• [What is required]: In the entries below, the line with "United States, site archbold_FL-02." marks the start. Return it and every following line exactly, ending with the last.

**** Dataset entries

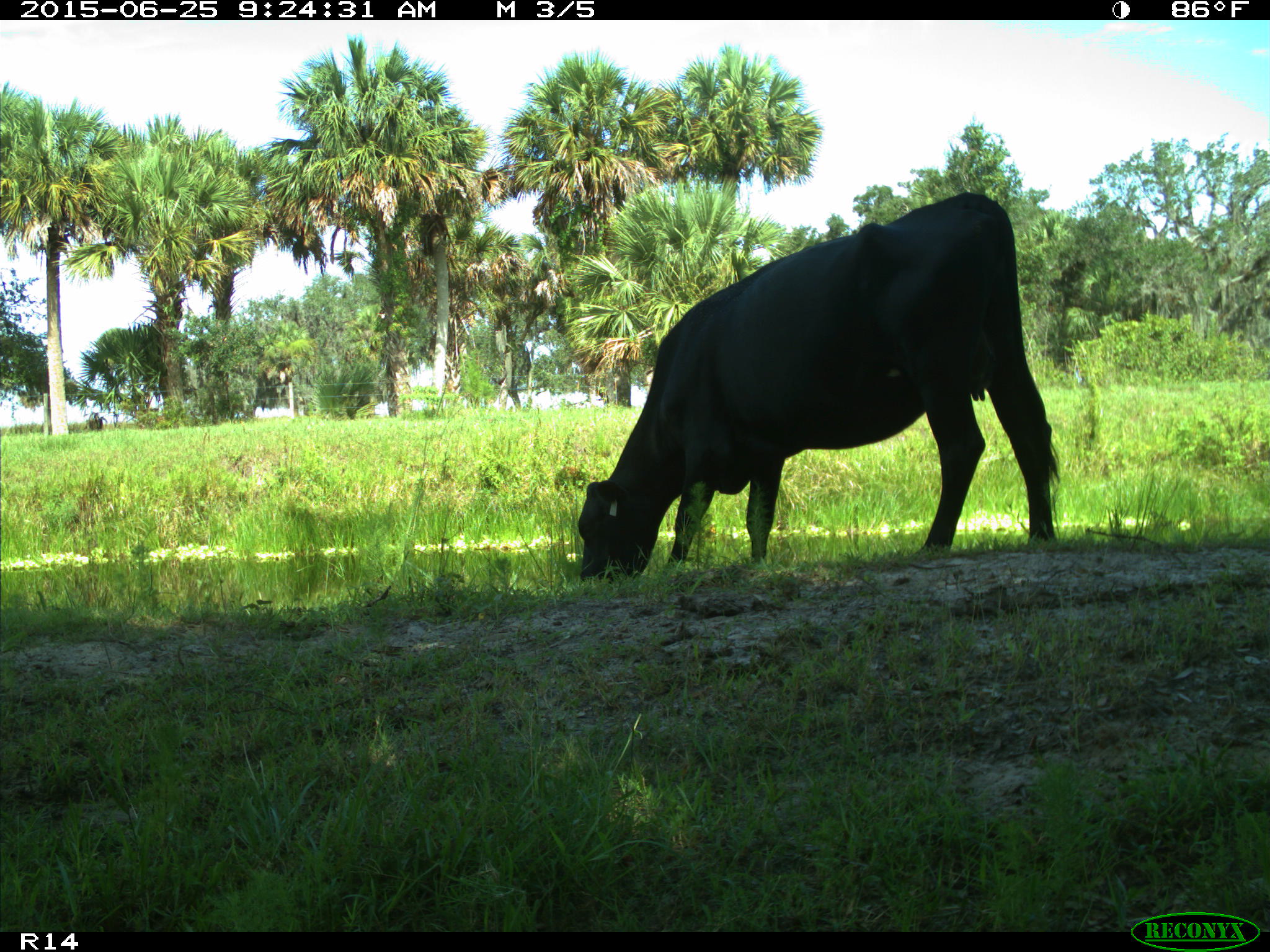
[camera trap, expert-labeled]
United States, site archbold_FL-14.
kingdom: Animalia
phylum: Chordata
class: Mammalia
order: Artiodactyla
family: Bovidae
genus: Bos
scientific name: Bos taurus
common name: domestic cow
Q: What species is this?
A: Bos taurus (domestic cow).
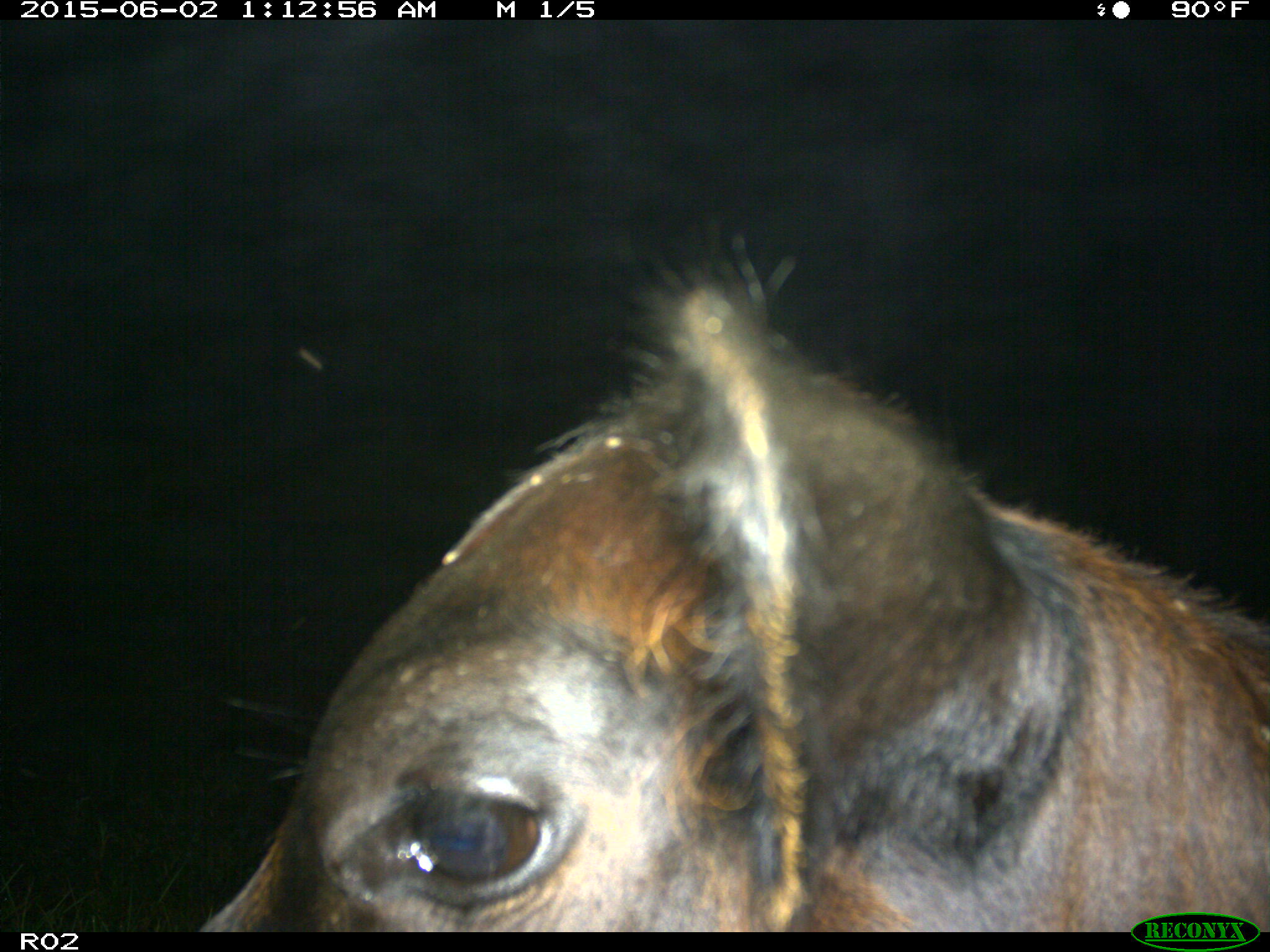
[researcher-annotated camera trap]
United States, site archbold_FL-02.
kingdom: Animalia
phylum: Chordata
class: Mammalia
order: Artiodactyla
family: Bovidae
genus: Bos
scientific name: Bos taurus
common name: domestic cow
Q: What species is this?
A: Bos taurus (domestic cow).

********

• [Answer]:
United States, site archbold_FL-02.
kingdom: Animalia
phylum: Chordata
class: Mammalia
order: Artiodactyla
family: Bovidae
genus: Bos
scientific name: Bos taurus
common name: domestic cow
Q: What species is this?
A: Bos taurus (domestic cow).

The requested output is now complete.